REQUIRED WORK » Make a word-for-word copy of the entries below from their first line through the line with "P1160791飯田りんご", and add nothing.

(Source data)

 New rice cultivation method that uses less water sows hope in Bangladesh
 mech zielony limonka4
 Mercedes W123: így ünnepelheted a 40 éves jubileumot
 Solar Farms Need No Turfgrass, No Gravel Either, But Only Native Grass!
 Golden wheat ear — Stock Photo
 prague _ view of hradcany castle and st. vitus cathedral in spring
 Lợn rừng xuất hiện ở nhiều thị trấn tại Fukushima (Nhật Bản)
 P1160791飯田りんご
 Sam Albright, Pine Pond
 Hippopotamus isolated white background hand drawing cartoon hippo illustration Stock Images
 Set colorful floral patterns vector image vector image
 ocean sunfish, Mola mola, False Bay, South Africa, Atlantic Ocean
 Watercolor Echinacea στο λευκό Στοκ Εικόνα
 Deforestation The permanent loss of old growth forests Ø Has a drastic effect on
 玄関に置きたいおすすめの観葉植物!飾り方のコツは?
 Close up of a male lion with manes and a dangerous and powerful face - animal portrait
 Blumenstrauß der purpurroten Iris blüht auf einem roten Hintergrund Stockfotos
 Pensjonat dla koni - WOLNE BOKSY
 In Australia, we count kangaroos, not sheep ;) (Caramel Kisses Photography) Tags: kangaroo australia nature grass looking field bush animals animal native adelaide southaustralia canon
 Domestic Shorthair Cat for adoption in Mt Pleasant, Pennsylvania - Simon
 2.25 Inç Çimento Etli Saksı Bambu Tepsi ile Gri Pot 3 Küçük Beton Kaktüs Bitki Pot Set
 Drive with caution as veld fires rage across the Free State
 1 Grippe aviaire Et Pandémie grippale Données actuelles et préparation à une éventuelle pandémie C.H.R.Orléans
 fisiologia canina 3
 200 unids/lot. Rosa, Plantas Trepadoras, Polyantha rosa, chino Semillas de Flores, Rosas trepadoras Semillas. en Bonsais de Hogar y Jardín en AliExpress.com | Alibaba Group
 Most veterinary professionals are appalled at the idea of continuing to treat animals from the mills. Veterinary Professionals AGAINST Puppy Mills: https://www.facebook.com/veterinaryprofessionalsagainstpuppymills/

ANSWER TO THE EXERCISE »
 New rice cultivation method that uses less water sows hope in Bangladesh
 mech zielony limonka4
 Mercedes W123: így ünnepelheted a 40 éves jubileumot
 Solar Farms Need No Turfgrass, No Gravel Either, But Only Native Grass!
 Golden wheat ear — Stock Photo
 prague _ view of hradcany castle and st. vitus cathedral in spring
 Lợn rừng xuất hiện ở nhiều thị trấn tại Fukushima (Nhật Bản)
 P1160791飯田りんご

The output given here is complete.